Topic Modeling is an efficient way to organize, understand and summarize large volumes of text. With huge amount of text data getting generated everyday, it becomes challenging to access the most relevant information. Topic modeling helps us in efficient text browsing by:
- Discovering hidden topical patterns present across the corpus
- Annotating each document according to these topics
- And finally, these annotations can be used to organize, search and summarize texts
Topic Modeling is a method for finding a group of words from a collection of documents that best represents the information in the collection. It can also be thought of as a form of text mining - a way to obtain recurring patterns of words in text. While there are many different algorithms for topic modeling, the most common is Latent Dirichlet Allocation, or LDA.
LDA is a generative probabilistic model for collections of discrete data and therefore more appropriate for text data. An unsupervised approach used for finding and observing the bunch of words (called “topics”) in large clusters of texts.

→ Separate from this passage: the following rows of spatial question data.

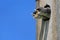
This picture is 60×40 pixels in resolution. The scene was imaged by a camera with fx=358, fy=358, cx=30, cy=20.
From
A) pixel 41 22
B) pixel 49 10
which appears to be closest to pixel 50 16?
pixel 49 10

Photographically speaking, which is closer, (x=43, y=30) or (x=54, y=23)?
(x=54, y=23)

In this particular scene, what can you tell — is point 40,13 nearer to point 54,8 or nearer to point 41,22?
point 54,8

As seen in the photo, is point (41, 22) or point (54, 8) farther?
point (41, 22)

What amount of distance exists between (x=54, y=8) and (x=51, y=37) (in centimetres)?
75

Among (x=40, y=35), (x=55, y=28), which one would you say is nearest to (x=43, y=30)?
(x=40, y=35)

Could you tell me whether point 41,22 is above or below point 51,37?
Result: above

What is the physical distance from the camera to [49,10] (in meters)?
9.09

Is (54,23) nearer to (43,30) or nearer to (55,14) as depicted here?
(55,14)

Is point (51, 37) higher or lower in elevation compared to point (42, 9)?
lower

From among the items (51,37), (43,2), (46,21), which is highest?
(43,2)

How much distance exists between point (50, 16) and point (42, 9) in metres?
0.29

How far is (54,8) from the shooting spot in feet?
29.2

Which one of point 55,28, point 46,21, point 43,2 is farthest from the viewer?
point 43,2

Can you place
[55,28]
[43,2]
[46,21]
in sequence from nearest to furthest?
[55,28] → [46,21] → [43,2]
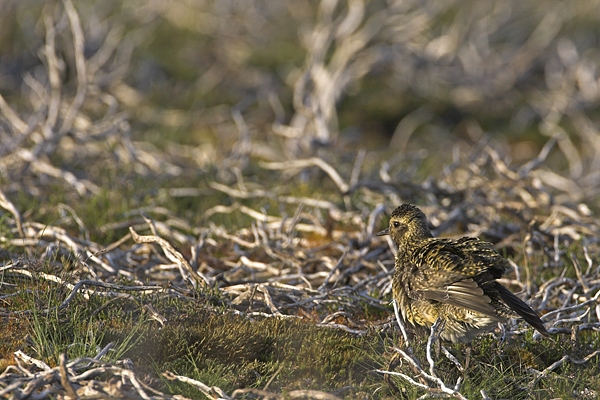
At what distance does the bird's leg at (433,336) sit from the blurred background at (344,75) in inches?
278

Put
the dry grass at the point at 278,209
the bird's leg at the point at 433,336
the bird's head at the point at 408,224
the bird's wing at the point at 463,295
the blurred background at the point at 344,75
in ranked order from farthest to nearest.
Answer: the blurred background at the point at 344,75 < the bird's head at the point at 408,224 < the dry grass at the point at 278,209 < the bird's wing at the point at 463,295 < the bird's leg at the point at 433,336

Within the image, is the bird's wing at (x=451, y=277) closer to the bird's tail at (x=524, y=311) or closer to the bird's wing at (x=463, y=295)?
the bird's wing at (x=463, y=295)

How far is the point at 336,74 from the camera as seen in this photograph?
11.3 m

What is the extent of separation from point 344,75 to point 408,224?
757 centimetres

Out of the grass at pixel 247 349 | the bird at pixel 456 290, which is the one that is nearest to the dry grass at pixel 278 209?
the grass at pixel 247 349

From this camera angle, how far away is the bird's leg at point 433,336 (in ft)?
13.9

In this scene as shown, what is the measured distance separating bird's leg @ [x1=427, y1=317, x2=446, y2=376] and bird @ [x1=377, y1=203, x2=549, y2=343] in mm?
13

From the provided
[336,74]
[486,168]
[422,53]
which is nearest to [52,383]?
[486,168]

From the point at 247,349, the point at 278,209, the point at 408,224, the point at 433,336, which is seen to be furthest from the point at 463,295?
the point at 278,209

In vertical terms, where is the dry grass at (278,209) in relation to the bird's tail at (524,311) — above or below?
below

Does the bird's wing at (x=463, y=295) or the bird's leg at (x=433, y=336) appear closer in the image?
the bird's leg at (x=433, y=336)

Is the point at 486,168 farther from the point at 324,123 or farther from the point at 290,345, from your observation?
the point at 290,345

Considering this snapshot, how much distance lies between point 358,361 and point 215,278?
1408mm

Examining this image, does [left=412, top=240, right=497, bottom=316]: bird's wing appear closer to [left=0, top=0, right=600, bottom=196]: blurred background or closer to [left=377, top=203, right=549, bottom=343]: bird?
[left=377, top=203, right=549, bottom=343]: bird
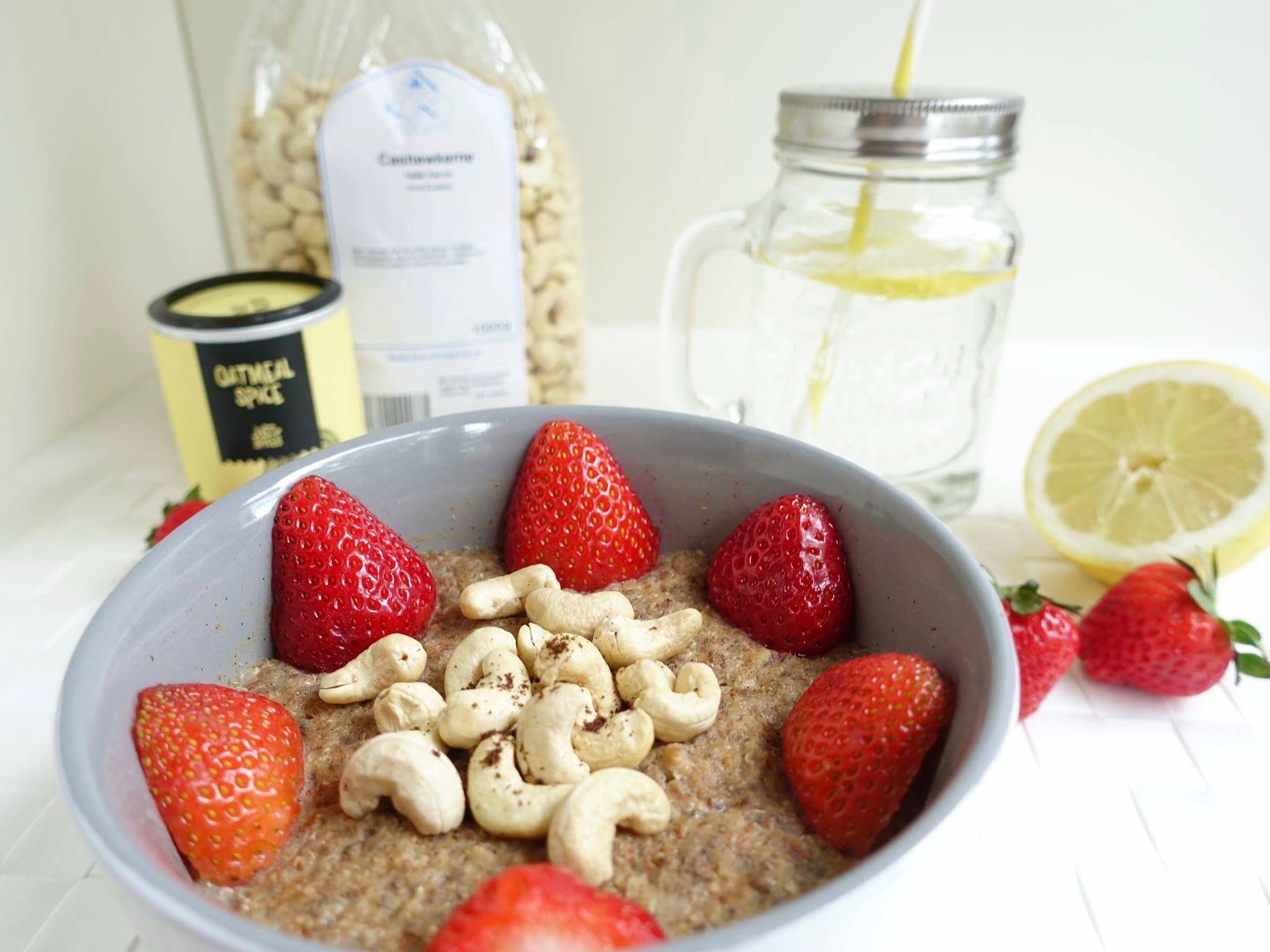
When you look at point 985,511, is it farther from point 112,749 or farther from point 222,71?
point 222,71

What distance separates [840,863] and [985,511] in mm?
601

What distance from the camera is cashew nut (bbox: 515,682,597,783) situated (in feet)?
1.48

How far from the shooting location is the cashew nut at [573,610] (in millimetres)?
560

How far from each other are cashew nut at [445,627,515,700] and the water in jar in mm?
493

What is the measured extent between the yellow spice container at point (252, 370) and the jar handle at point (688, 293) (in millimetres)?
319

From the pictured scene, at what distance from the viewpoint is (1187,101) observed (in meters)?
1.09

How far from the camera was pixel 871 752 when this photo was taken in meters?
0.45

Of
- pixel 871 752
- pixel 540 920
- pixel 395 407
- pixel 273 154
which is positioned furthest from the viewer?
pixel 395 407

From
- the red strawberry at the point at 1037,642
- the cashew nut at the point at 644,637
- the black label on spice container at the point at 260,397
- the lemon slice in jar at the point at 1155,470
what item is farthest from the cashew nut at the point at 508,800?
the lemon slice in jar at the point at 1155,470

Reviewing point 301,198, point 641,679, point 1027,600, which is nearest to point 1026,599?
point 1027,600

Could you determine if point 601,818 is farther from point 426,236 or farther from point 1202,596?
point 426,236

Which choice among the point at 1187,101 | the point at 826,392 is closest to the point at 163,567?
the point at 826,392

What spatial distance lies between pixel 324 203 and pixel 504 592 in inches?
19.5

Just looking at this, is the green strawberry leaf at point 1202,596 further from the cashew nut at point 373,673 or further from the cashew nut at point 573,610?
the cashew nut at point 373,673
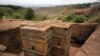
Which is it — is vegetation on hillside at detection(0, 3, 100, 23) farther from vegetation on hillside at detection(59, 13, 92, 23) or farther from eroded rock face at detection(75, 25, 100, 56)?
eroded rock face at detection(75, 25, 100, 56)

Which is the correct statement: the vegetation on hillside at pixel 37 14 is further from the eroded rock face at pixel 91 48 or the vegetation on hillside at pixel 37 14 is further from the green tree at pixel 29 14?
the eroded rock face at pixel 91 48

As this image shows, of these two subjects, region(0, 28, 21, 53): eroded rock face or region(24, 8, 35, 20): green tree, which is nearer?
region(0, 28, 21, 53): eroded rock face

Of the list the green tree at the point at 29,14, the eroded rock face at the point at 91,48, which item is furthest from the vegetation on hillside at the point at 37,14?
the eroded rock face at the point at 91,48

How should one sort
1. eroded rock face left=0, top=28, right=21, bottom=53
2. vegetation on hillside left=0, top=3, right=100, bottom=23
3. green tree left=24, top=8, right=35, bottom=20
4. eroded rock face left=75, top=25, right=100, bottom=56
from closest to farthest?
eroded rock face left=75, top=25, right=100, bottom=56
eroded rock face left=0, top=28, right=21, bottom=53
vegetation on hillside left=0, top=3, right=100, bottom=23
green tree left=24, top=8, right=35, bottom=20

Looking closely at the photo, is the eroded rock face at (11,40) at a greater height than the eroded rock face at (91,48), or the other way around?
the eroded rock face at (91,48)

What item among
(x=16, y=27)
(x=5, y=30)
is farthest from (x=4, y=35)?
(x=16, y=27)

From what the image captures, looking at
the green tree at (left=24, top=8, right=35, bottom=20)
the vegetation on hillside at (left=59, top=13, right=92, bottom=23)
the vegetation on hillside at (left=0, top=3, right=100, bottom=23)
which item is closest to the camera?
the vegetation on hillside at (left=59, top=13, right=92, bottom=23)

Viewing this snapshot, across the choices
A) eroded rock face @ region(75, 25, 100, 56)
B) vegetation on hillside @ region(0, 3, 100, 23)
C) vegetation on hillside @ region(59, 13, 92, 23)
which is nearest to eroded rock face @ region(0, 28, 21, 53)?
eroded rock face @ region(75, 25, 100, 56)

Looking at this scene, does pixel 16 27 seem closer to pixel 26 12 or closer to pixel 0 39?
pixel 0 39

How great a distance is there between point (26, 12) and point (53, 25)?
11.2 metres

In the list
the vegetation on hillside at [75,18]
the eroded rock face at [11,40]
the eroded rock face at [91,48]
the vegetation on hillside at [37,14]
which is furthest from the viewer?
the vegetation on hillside at [37,14]

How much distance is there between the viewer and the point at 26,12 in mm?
19484

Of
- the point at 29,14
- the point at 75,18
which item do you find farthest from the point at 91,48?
the point at 29,14

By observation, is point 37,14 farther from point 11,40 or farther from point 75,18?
point 11,40
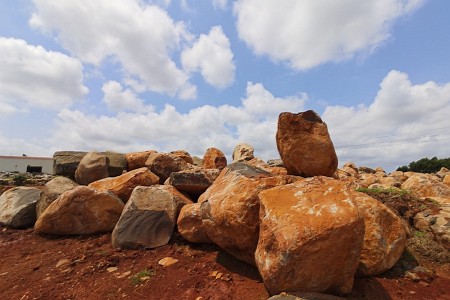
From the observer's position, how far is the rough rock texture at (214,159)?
12195 millimetres

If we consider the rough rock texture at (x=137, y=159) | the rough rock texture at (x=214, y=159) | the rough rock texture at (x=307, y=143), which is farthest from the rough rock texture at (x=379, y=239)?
the rough rock texture at (x=137, y=159)

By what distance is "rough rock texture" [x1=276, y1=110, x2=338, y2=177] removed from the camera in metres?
6.91

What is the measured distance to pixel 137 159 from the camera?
11.3 meters

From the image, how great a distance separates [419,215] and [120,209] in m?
6.42

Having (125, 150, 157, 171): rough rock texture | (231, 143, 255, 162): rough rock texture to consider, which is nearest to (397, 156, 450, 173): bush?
(231, 143, 255, 162): rough rock texture

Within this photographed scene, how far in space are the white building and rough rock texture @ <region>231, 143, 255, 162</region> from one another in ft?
120

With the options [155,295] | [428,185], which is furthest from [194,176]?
[428,185]

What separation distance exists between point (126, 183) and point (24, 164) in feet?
145

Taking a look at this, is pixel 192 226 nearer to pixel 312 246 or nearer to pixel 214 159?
pixel 312 246

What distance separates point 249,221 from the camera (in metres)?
5.14

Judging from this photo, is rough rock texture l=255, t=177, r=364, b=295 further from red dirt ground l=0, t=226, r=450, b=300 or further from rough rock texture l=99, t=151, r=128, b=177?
rough rock texture l=99, t=151, r=128, b=177

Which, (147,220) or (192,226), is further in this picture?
(147,220)

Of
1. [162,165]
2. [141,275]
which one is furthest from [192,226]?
[162,165]

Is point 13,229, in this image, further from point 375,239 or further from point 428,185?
point 428,185
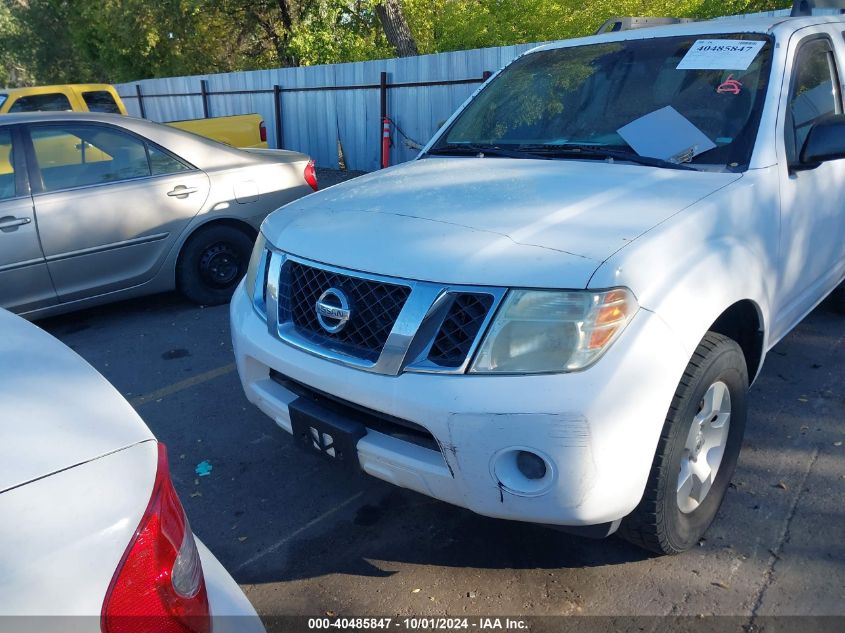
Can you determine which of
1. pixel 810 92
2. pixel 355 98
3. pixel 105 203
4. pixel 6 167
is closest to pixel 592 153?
pixel 810 92

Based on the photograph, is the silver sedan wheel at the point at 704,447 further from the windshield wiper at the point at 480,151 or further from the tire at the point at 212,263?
the tire at the point at 212,263

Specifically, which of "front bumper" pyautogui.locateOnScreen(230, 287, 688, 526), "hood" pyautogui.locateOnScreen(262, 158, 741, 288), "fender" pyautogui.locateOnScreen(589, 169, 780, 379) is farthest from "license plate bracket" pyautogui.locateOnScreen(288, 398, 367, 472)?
"fender" pyautogui.locateOnScreen(589, 169, 780, 379)

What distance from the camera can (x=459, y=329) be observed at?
7.11 feet

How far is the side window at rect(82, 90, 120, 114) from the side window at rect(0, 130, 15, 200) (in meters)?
5.44

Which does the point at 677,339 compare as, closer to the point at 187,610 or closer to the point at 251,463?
the point at 187,610

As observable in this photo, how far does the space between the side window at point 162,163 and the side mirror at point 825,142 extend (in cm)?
438

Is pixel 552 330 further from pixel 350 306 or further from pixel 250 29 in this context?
pixel 250 29

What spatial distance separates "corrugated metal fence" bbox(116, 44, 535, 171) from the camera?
10961 mm

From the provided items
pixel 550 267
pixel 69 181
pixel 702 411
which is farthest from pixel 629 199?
pixel 69 181

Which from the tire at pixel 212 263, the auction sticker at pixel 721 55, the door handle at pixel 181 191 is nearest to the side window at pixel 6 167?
the door handle at pixel 181 191

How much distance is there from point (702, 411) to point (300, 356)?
1442 mm

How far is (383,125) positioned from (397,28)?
14.1 ft

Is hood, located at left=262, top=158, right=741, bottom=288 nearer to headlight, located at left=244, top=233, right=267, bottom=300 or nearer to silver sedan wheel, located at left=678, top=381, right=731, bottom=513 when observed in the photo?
headlight, located at left=244, top=233, right=267, bottom=300

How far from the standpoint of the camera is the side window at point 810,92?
3127mm
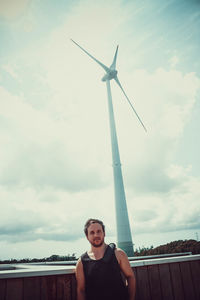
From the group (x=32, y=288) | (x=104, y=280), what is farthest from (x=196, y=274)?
(x=32, y=288)

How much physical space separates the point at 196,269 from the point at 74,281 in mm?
3103

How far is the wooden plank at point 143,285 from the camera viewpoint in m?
4.06

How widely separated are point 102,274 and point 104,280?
0.29 feet

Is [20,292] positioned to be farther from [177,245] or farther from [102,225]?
[177,245]

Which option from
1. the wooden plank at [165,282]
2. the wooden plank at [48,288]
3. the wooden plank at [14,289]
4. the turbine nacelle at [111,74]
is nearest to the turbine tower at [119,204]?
the turbine nacelle at [111,74]

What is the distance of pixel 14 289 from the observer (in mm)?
3189

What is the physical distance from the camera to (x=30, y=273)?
3322 millimetres

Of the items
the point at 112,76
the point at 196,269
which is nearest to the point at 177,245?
the point at 196,269

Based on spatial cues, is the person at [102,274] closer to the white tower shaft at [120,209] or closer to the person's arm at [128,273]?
the person's arm at [128,273]

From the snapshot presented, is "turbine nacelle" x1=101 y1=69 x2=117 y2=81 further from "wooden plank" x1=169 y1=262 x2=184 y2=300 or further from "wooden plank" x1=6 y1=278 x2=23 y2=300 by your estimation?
"wooden plank" x1=6 y1=278 x2=23 y2=300

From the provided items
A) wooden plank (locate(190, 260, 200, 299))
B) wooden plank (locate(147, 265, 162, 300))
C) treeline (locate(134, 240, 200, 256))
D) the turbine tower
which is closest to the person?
wooden plank (locate(147, 265, 162, 300))

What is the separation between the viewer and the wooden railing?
3.23 m

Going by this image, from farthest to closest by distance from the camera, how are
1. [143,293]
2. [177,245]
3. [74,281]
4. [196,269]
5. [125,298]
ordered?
1. [177,245]
2. [196,269]
3. [143,293]
4. [74,281]
5. [125,298]

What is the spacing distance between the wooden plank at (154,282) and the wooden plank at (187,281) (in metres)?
0.69
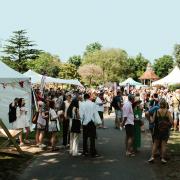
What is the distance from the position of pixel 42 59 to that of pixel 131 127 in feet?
378

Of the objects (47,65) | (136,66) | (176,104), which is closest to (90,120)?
(176,104)

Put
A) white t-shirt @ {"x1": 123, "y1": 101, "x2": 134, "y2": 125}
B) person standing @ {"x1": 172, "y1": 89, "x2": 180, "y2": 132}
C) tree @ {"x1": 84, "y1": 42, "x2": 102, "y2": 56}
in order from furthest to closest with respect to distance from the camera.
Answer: tree @ {"x1": 84, "y1": 42, "x2": 102, "y2": 56}, person standing @ {"x1": 172, "y1": 89, "x2": 180, "y2": 132}, white t-shirt @ {"x1": 123, "y1": 101, "x2": 134, "y2": 125}

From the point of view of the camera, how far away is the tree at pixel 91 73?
345 feet

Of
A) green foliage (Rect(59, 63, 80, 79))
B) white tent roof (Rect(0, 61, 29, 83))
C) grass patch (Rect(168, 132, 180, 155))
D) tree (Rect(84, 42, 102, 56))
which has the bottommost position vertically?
grass patch (Rect(168, 132, 180, 155))

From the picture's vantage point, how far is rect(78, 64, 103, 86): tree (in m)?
105

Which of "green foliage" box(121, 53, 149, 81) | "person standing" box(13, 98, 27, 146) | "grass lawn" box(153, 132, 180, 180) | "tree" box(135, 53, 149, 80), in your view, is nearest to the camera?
"grass lawn" box(153, 132, 180, 180)

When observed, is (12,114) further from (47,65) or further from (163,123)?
(47,65)

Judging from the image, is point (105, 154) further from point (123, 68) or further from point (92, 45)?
point (92, 45)

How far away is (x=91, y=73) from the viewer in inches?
4126

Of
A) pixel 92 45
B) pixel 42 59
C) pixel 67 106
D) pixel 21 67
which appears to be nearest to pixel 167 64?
pixel 92 45

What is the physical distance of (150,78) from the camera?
3718 inches

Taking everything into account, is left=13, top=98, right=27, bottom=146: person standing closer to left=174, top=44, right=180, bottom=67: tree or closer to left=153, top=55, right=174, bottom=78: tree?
left=174, top=44, right=180, bottom=67: tree

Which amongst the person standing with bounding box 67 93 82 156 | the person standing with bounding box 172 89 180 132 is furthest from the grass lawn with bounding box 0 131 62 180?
the person standing with bounding box 172 89 180 132

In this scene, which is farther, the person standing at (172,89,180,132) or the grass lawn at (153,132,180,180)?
the person standing at (172,89,180,132)
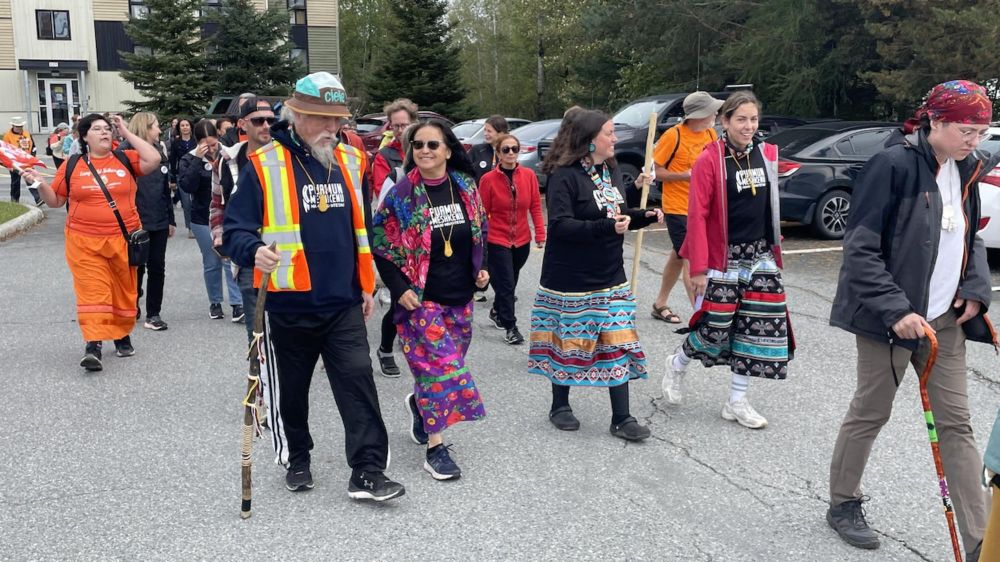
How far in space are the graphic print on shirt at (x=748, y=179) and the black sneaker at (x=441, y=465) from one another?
210 centimetres

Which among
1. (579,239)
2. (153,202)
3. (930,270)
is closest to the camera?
(930,270)

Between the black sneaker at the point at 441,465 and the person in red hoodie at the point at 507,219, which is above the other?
the person in red hoodie at the point at 507,219

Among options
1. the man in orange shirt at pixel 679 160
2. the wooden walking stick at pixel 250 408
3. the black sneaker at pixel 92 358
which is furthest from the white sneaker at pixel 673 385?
the black sneaker at pixel 92 358

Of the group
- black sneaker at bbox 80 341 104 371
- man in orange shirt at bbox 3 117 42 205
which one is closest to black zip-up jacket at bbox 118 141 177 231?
black sneaker at bbox 80 341 104 371

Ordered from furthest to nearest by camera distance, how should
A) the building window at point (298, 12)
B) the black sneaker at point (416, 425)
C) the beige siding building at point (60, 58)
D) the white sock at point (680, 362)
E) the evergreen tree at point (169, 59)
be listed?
the building window at point (298, 12), the beige siding building at point (60, 58), the evergreen tree at point (169, 59), the white sock at point (680, 362), the black sneaker at point (416, 425)

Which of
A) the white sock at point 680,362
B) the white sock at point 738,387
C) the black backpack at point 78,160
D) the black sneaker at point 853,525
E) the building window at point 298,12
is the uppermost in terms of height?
the building window at point 298,12

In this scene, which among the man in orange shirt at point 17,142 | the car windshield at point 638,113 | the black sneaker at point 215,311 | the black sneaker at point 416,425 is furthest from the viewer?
the man in orange shirt at point 17,142

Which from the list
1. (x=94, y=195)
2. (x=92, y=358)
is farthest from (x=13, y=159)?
(x=92, y=358)

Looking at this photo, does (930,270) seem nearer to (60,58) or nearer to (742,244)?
(742,244)

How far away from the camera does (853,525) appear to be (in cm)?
379

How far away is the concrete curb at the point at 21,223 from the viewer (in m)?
13.2

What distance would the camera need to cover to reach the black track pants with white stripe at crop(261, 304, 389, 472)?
13.5 ft

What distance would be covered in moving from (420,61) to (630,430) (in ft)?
94.9

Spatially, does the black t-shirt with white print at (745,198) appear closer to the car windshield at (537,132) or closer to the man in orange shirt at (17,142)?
the car windshield at (537,132)
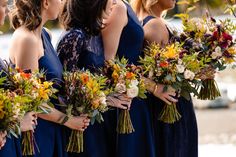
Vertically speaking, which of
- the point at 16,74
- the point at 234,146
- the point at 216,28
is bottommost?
the point at 234,146

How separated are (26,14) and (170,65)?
92cm

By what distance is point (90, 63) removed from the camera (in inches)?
159

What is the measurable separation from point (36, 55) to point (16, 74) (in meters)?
0.31

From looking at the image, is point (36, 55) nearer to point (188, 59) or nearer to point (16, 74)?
point (16, 74)

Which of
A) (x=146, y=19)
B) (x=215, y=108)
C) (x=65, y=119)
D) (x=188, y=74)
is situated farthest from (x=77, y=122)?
(x=215, y=108)

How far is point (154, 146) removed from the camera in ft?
14.9

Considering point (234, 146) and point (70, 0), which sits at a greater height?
point (70, 0)

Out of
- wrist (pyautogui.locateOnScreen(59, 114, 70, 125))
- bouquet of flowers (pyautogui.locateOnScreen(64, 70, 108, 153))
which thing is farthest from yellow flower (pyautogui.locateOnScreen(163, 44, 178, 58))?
wrist (pyautogui.locateOnScreen(59, 114, 70, 125))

The LDA model assumes that each document is a mixture of topics, each word is attributed to each of the topics with certain probability. Also, assume that documents cover only a small set of topics and that topics use only a small set of words frequently. That means there is no document that is taking about everything like politics, science, technology, business, entertainment, etc (for example an RSS feed of news).
To further make it simple, lets take an example of documents with only two topics - Automobile and Finance. Each topic has a list of words associated with it, for example a set of documents related to automobile would have terms such as car, steering, tires, mileage, etc and similarly the financial documents would have terms such as cash, budget, cost, debt, etc. However, there would be some documents which may be talking about “car loans” which would have a mix of both the terms for automobiles as well as finance. The LDA model discovers these different topics that the documents represent and how much of each topic is present in a document. Each topic assigns a probability to each word so that it is possible to use the word to predict the most appropriate topic.
LDA tends to find the probability distributions over words i.e. it finds clusters of words that come together with certain probability. Each such cluster is marked as a “topic”. You then feed the model a new document and it tries to infer topics for it based on the learning.
Let's assume we have a text corpus with N documents and K topics. Each document is assumed to cover a small number of topics out of these K topics. The process for training the LDA model (using collapsed Gibbs sampling) is as follows:
- Go through each document and randomly assign each word in the document to one of K topics
- This random assignment gives random topic representations of all documents and word distributions of all the topics
- For training, we repeat the following set of steps until convergence
- For each document d, compute P( topic t | document d ) := proportion of words in document d that are assigned to topic t
- For each topic t, P( word w | topic t ) := proportion of assignments to topic t that come from word w (across all documents)
- For each word w, reassign topic t’, where we choose topic t’ with probability P( topic t’ | word w ) = P( topic t’ | document d ) * P( word w | topic t’ )
This generative model predicts the probability that topic t’ generated word w. Due to the random initialization, the initial assignment will have small biases for related words being assigned to one topic vs another. As we repeatedly re-estimate the probabilities and re-assign the word to topic attribution, these biases will increase over time till at the end the process will converge with each topic being very different from the others, and related words which appear together (in the same documents) belonging to the same topic. Hence, the converged solution will produce relevant topic assignments. Once the model has converged, we also have the final values of P( word w | topic t ) and P( topic t | document d ).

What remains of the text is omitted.